Sunday, May 30, 2021

Working Out My Salvation #3: Life Verses, A Bigger Vocabulary, and Different Perspectives

As she transitioned into adulthood, the phrase Life Verse (or Verses) began to show up in Christian conversation, from the pulpit, or in texts that she'd read. It always made her feel uncomfortable, guilty, or shamed because she couldn't think of one verse she could call a Life Verse. 

Attending a non-denominational Christian private school and an evangelical Southern Baptist Church in her youth had exposed her to thousands of verses that she'd either memorized or was at least very familiar with that could have been potential Life Verses.

And while lots of Bible verses had spoken to her at one time or another, none that she could think of that could be called a "Life Verse", a verse that resonated so much that it guided her mind and actions in any situation. 

She remembers getting cards from friends or family with a scripture reference (or several) written out next to their signature. She always wondered if she were to do that, could she really claim one or more verses as life altering, life guiding, life changing. Or would she just be going through the motions of the Christian version of what we now refer to as virtue signaling - signing off with a popular Bible verse because it's expected from an evangelical perspective (gotta spread that gospel) or proves she is being a good Christian. It felt false for her, so she rarely did it.

She has included Bible verses in some of her old blog posts, verses that spoke something to her situation, verses that helped illustrate, communicate, or support her message. But she never really thought, is this my Life Verse? 

Starting after Austin was born, after her "faith" was derailed, after she began seeking who and what God is in earnest, followed by all the questions: "What is life all about? What the heck is she doing here? What is her purpose? Why was she 'entrusted' with a medically complex child when she could barely keep her spiritual life on track before he came into her life?
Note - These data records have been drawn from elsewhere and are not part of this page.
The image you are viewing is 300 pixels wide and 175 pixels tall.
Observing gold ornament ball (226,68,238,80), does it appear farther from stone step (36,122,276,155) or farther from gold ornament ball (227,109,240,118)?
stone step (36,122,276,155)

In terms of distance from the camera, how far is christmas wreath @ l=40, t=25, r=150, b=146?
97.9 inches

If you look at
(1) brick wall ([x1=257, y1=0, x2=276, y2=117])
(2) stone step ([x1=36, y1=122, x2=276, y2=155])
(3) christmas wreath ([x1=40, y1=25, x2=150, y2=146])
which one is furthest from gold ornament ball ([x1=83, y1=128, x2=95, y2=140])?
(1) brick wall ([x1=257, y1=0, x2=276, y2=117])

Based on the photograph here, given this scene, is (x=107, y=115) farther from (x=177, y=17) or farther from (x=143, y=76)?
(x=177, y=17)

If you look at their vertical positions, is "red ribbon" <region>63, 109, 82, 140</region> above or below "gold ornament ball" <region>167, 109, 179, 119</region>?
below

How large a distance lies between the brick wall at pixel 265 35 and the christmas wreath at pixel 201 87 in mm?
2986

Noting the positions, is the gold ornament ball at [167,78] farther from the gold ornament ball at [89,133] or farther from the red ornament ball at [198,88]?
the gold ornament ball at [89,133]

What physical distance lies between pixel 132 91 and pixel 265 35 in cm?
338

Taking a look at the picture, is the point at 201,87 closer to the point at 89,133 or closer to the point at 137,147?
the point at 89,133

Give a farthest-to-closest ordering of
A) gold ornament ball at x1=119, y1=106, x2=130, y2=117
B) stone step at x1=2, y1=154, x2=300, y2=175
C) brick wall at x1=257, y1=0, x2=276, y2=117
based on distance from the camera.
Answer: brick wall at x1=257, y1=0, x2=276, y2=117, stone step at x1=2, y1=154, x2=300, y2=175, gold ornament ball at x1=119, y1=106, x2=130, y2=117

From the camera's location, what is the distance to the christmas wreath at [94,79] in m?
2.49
Should she ever have expectations? Will expectations always lead to disappointment? Does hope exist?"

Well, it dawned on her this week that throughout the past ten years, three verses have repeatedly come to mind and have guided her as she's asked these questions and sought their answers. 

For since the creation of the world God's invisible qualities--his eternal power and divine nature--have been clearly seen, being understood from what has been made, so that people are without excuse. Romans 1:20 NIV

Ask and it will be given to you; seek and you will find; knock and the door will be opened to you. Matthew 7:7 NIV

For God has not given us a spirit of fear, but of power and of love and of a sound mind. 2 Timothy 1:7 NKJV


The actual references and even actual phrasing were not always remembered (she looked them up today because that's what good Christians do, they give the "address" and translation of the verse when quoting it so others can find it), but the gist of these three verses have come up again and again as she's made decisions about where to look for answers.

When she hiked or sat in a park or in her backyard, or in more recent years near the lake at the end of the dock, or when she had spiritual discussions with friends or family or observed actions she would consider beyond average, heroic even, the first verse would come to mind.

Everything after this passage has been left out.